Investors remain concerned that Washington’s support alone would not ensure political stability or public favour for Milei’s party.

Since entering office in December 2023, Milei’s combination of severe spending cuts and a laser focus on lowering inflation has earned him acclaim from investors.

His administration has produced some of the strongest returns among emerging economies, and his right-wing policies have strengthened connections with the Trump administration in the United States.

However, economic optimism is increasingly at variance with Argentina’s volatile political reality.

Market optimism meets political turbulence

The approval ratings of Milei, a key indicator for investors, have been affected by several electoral defeats, as well as corruption accusations against some members of Milei’s inner circle.

The scandals have revived fears of a paralysed government, with the peso and government bonds falling sharply in recent weeks.

In the midterm vote, which Milei can use to expand his fragile presence in Congress, the presidential candidate of La Libertad Avanza will face an important test.

However, without more powerful legislative support, Milei’s sweeping austerity and free-market reforms may run aground, jeopardising his plans for a radical restructuring of South America’s second-largest economy.

Long histories of financial crises and debt defaults in Argentina continue to overshadow the reform process.

Fears that the US lifeline will end

Last Thursday, the markets briefly celebrated after the US Treasury announced it had purchased an unspecified amount of pesos on the spot market and had finalised a $20 billion swap framework with Argentina’s central bank.

The decision represented the first step toward a more substantial US role in the success of Milei’s stabilisation programme.

The rally was short-lived. But, with local markets shut for a holiday on Friday, Argentine international bonds and US-listed stocks surrendered at least some of the gains they made on Thursday.
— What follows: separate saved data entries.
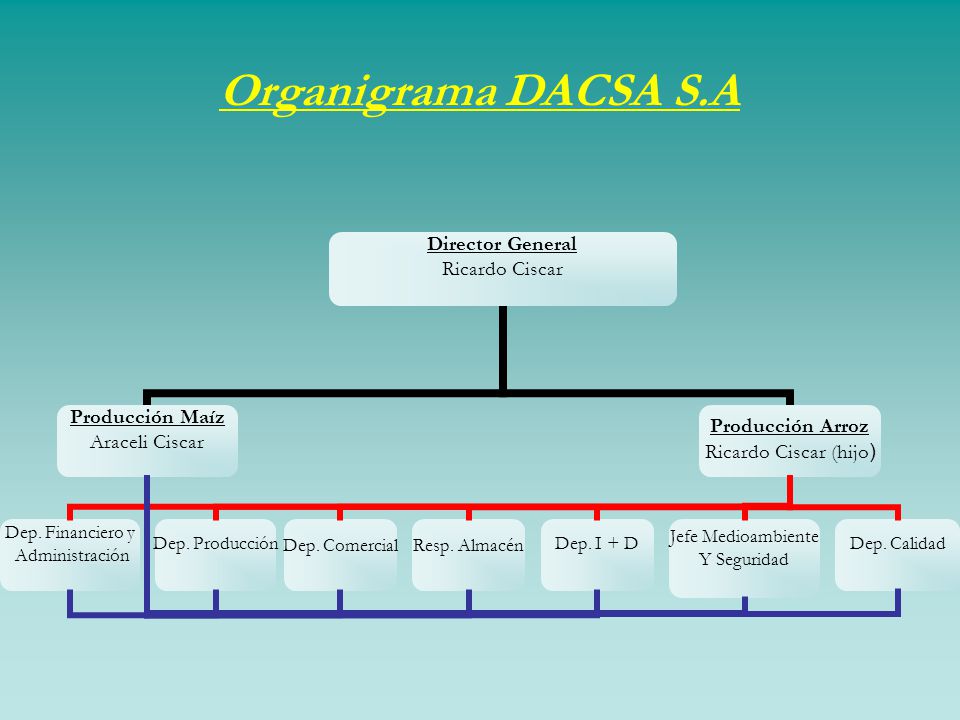 Organigrama DACSA S.A

Director General
Ricardo Ciscar

Producción Maíz
Araceli Ciscar

Producción Arroz
Ricardo Ciscar (hijo)

Dep. Financiero y Administración

Dep. Producción

Dep. Comercial

Resp. Almacén

Dep. I + D

Jefe Medioambiente Y Seguridad

Dep. Calidad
The market labelled the volatility as a reminder that economic stability cannot supersede political fragility, particularly when the domestic media is full of headlines on corruption.
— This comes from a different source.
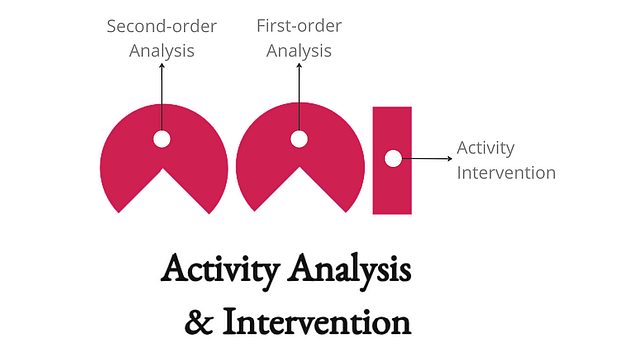 Second-order Analysis

First-order Analysis

Activity Intervention

Activity Analysis & Intervention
The US intervention has, however, provided Milei with a brief reprieve amid rising uncertainty.

However, analysts are warning that the Treasury’s ability to support the markets of Argentina will begin to run out of steam if the political crisis deepens or if investors start to doubt Milei’s ability to govern.

Election key to Milei’s reform agenda

Polls show voters’ priorities have changed markedly since then. And corruption has become the number one public concern.
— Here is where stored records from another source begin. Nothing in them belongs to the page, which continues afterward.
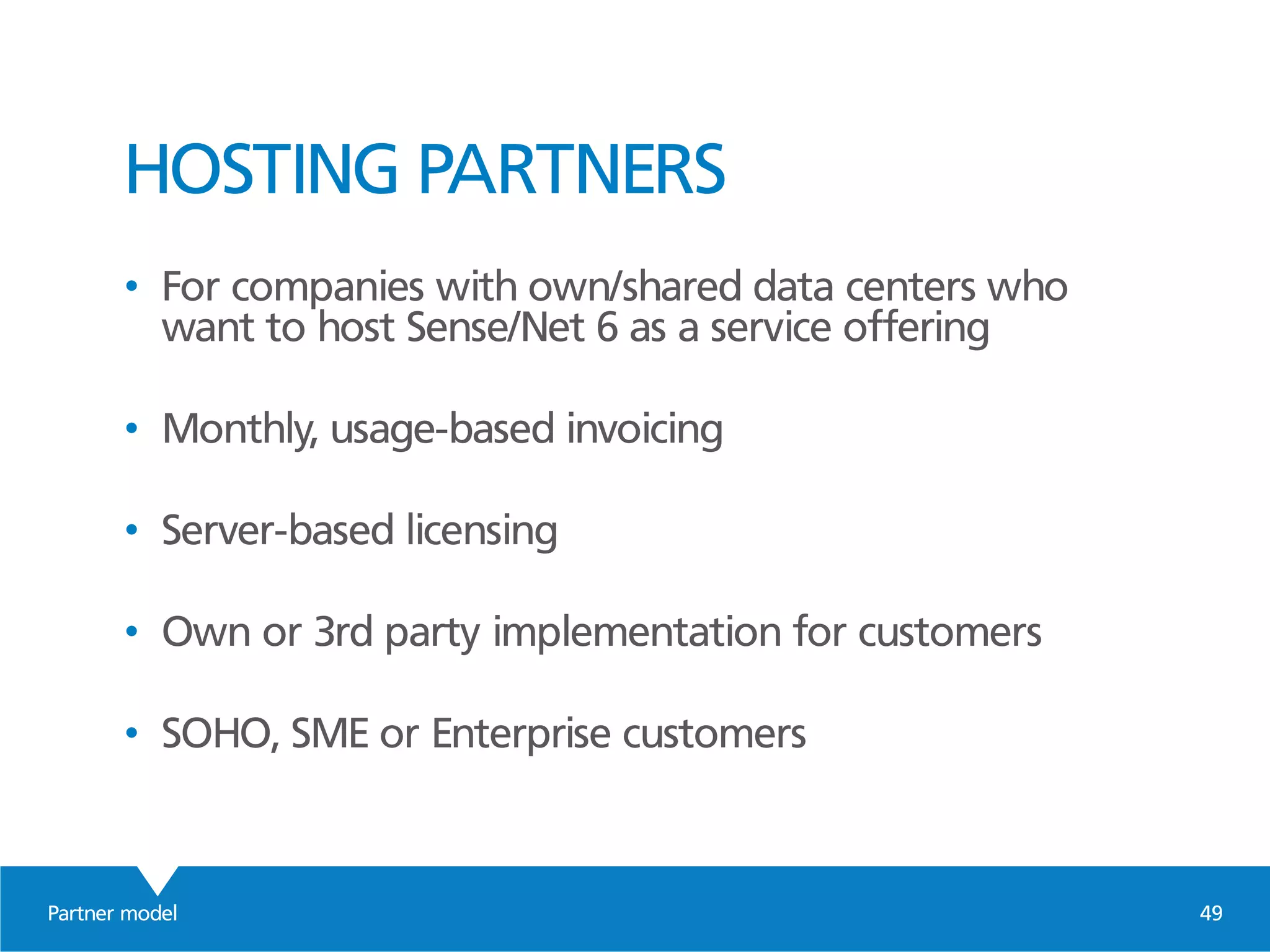 HOSTING PARTNERS

• For companies with own/shared data centers who want to host Sense/Net 6 as a service offering

• Monthly, usage-based invoicing

• Server-based licensing

• Own or 3rd party implementation for customers

• SOHO, SME or Enterprise customers

Partner model

49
Opposition Peronists are trying to capitalise on that sentiment after a surprisingly strong performance in last month´s Buenos Aires provincial elections — a result that sent markets tumbling and raised concerns over Milei´s national appeal.

Keeping the market steady has now become critical for the government to claw back the narrative with the public.

Scandals, including Milei’s sale of the cryptocurrency, which exploded after the fact, and a separate bribery investigation that exploded before it, have shaken faith in his own presidency.

The new US support package presents Milei with an opportunity to reset that narrative.

Argentine opinion has been split over Washington providing a financial backstop, political observers note, but the electorate that Milei most needs to turn out supports the idea.

Backed against the wall, the lower house of Congress recently approved a bill restricting the power of presidential decrees, a step that could drastically lessen Milei’s capacity to implement reforms by law.

Currently, as legislative pushback bubbles up, the midterms have morphed into the centrepiece of his economic edge-up.